Construction of murine coronavirus mutants containing interspecies chimeric nucleocapsid proteins.

Targeted RNA recombination was used to construct mouse hepatitis virus (MHV) mutants containing chimeric nucleocapsid (N) protein genes in which segments of the bovine coronavirus N gene were substituted in place of their corresponding MHV sequences. This defined portions of the two N proteins that, despite evolutionary divergence, have remained functionally equivalent. These regions included most of the centrally located RNA-binding domain and two putative spacers that link the three domains of the N protein. By contrast, the amino terminus of N, the acidic carboxy-terminal domain, and a serine- and arginine-rich segment of the central domain could not be transferred from bovine coronavirus to MHV, presumably because these parts of the molecule participate in protein-protein interactions that are specific for each virus (or, possibly, each host). Our results demonstrate that targeted recombination can be used to make extensive substitutions in the coronavirus genome and can generate recombinants that could not otherwise be made between two viruses separated by a species barrier. The implications of these findings for N protein structure and function as well as for coronavirus RNA recombination are discussed.

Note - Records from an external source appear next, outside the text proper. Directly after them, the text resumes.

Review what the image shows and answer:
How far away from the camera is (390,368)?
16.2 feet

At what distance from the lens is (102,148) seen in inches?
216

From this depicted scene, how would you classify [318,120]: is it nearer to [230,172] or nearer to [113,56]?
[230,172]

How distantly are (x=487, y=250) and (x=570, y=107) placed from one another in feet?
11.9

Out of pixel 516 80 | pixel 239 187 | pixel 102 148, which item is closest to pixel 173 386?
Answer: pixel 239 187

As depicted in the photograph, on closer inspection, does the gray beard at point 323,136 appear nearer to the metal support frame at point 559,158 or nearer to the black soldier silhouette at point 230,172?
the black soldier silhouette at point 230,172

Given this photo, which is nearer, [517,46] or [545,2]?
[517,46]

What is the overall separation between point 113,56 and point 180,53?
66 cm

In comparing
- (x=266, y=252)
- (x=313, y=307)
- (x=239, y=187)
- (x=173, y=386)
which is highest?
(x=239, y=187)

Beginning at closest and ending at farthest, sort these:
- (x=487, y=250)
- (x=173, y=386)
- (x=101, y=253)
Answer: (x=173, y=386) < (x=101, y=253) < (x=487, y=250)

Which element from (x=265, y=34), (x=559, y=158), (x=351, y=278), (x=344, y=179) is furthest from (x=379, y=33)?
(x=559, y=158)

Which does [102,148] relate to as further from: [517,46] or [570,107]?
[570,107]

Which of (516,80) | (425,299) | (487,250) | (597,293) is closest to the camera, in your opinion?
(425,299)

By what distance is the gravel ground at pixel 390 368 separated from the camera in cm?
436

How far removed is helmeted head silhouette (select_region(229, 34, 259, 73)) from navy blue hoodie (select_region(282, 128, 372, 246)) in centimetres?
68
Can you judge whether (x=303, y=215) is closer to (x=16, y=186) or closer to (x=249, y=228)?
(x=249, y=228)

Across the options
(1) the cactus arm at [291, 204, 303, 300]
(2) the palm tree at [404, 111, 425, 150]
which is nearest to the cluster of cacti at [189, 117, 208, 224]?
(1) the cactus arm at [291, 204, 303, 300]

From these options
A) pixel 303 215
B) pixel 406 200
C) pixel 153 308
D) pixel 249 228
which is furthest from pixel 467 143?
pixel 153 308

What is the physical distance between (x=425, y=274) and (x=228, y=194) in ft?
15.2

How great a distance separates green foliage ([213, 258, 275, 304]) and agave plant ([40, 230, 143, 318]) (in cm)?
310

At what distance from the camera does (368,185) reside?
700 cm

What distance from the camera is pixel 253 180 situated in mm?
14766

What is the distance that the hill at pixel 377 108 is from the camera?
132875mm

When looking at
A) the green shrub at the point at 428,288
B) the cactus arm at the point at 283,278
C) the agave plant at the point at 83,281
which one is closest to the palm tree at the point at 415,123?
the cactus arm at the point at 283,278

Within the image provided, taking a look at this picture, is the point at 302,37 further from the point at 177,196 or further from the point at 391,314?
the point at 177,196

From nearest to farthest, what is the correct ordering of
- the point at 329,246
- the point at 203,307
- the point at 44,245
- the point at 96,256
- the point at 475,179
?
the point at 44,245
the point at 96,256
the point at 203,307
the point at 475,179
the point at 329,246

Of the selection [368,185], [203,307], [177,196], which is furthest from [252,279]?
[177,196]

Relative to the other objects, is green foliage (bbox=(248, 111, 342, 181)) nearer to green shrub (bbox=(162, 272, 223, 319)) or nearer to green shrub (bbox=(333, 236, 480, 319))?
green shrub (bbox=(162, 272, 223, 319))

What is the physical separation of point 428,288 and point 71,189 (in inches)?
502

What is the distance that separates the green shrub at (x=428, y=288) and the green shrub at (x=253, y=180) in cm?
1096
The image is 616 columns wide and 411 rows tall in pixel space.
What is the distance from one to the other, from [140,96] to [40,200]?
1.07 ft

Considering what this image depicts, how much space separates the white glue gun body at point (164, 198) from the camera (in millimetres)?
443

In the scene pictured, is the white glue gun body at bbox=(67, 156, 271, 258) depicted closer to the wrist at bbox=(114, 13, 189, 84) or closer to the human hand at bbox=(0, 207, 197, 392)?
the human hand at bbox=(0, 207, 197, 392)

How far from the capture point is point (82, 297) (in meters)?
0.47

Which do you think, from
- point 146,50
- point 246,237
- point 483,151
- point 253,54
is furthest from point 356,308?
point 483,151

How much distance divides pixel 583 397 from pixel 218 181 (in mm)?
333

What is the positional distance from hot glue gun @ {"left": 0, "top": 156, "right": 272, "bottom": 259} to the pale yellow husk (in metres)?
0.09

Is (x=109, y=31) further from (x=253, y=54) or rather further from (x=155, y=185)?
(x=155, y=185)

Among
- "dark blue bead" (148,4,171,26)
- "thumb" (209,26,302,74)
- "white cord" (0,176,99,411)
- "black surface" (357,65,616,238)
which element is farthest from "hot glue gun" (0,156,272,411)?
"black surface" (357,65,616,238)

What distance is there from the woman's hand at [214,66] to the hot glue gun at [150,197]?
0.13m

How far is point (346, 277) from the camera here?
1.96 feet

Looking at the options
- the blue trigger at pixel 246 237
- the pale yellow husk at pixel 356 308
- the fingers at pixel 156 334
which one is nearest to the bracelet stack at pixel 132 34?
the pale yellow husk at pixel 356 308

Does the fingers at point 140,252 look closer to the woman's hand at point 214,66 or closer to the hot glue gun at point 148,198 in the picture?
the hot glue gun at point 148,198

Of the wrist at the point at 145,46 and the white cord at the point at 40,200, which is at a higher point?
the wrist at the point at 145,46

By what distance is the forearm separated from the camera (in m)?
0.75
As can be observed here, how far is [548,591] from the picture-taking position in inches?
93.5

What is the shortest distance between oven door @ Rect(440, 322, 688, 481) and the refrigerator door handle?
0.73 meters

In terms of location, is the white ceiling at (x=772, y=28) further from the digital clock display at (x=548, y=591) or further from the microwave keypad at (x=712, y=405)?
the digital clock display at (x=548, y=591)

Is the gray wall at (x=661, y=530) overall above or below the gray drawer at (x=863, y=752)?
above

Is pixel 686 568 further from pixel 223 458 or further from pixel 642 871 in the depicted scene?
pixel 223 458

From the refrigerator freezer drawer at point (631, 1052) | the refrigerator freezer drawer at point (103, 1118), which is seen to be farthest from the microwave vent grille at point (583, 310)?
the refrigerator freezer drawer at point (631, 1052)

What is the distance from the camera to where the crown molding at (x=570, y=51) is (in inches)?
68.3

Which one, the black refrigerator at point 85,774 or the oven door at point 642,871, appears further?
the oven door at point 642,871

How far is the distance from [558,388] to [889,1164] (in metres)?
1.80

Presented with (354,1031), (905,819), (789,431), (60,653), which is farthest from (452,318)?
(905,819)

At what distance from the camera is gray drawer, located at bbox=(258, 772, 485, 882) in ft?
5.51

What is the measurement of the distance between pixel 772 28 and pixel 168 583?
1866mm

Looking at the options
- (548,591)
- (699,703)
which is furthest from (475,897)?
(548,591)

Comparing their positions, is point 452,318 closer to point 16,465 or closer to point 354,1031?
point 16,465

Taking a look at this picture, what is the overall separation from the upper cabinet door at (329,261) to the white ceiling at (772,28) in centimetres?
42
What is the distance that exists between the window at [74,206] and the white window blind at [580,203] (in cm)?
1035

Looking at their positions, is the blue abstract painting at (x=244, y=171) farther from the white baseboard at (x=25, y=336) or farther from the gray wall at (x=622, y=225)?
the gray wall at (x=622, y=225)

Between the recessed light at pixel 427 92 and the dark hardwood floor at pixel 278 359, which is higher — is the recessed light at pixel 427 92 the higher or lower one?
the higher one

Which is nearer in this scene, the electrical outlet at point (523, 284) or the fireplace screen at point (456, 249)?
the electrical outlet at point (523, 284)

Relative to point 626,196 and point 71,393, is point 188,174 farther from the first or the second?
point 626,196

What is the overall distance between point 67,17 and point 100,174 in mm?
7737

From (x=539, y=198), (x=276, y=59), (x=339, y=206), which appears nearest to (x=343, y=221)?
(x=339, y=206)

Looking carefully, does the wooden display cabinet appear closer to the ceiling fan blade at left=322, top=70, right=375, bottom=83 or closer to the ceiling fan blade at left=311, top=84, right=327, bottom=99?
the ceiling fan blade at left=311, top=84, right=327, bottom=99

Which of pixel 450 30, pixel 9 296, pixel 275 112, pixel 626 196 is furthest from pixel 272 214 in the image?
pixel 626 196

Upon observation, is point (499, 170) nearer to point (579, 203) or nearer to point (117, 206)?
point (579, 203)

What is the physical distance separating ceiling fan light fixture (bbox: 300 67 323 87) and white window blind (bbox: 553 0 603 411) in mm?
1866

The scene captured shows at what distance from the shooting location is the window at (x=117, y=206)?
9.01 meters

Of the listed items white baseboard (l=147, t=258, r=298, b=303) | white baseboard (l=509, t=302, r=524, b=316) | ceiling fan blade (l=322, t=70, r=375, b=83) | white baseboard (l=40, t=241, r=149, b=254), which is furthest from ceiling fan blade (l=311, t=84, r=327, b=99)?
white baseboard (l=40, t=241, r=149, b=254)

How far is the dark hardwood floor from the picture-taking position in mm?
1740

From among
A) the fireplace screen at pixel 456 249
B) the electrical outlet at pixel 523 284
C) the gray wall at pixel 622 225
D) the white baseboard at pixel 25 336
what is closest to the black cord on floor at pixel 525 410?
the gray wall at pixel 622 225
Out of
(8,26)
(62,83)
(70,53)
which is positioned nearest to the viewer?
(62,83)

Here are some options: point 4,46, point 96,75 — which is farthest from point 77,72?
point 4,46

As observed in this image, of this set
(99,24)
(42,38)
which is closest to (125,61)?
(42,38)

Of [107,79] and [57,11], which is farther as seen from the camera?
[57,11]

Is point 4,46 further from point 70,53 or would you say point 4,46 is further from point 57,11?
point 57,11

Repair and mutagenesis of the genome of a deletion mutant of the coronavirus mouse hepatitis virus by targeted RNA recombination.

The genetic characterization of a nucleocapsid (N) protein mutant of the coronavirus mouse hepatitis virus (MHV) is described. The mutant, Albany 4 (Alb4), is both temperature sensitive and thermolabile. Analysis of the progeny of a mixed infection showed that the defective Alb4 allele is recessive to wild type, and its gene product is diffusible. The N protein of Alb4 was found to be smaller than its wild-type counterpart, and sequence analysis of the Alb4 N gene revealed that it contains an internal deletion of 87 nucleotides, producing an in-frame deletion of 29 amino acids. All of these properties of Alb4 made it ideal for use as a recipient in a targeted RNA recombination experiment in which the deletion in Alb4 was repaired by recombination with synthetic RNA7, the smallest MHV subgenomic mRNA. Progeny from a cotransfection of Alb4 genomic RNA and synthetic RNA7 were selected for thermal stability. Polymerase chain reaction analysis of candidate recombinants showed that they had regained the material that is deleted in the Alb4 mutant. They also had acquired a five-nucleotide insertion in the 3' untranslated region, which had been incorporated into the synthetic RNA7 as a molecular tag. The presence of the tag was directly verified, as well, by sequencing the genomic RNA of purified recombinant viruses. This provided a clear genetic proof that the Alb4 phenotype was due to the observed deletion in the N gene. In addition, these results demonstrated that it is possible to obtain stable, independently replicating progeny from recombination between coronavirus genomic RNA and a tailored, synthetic RNA species.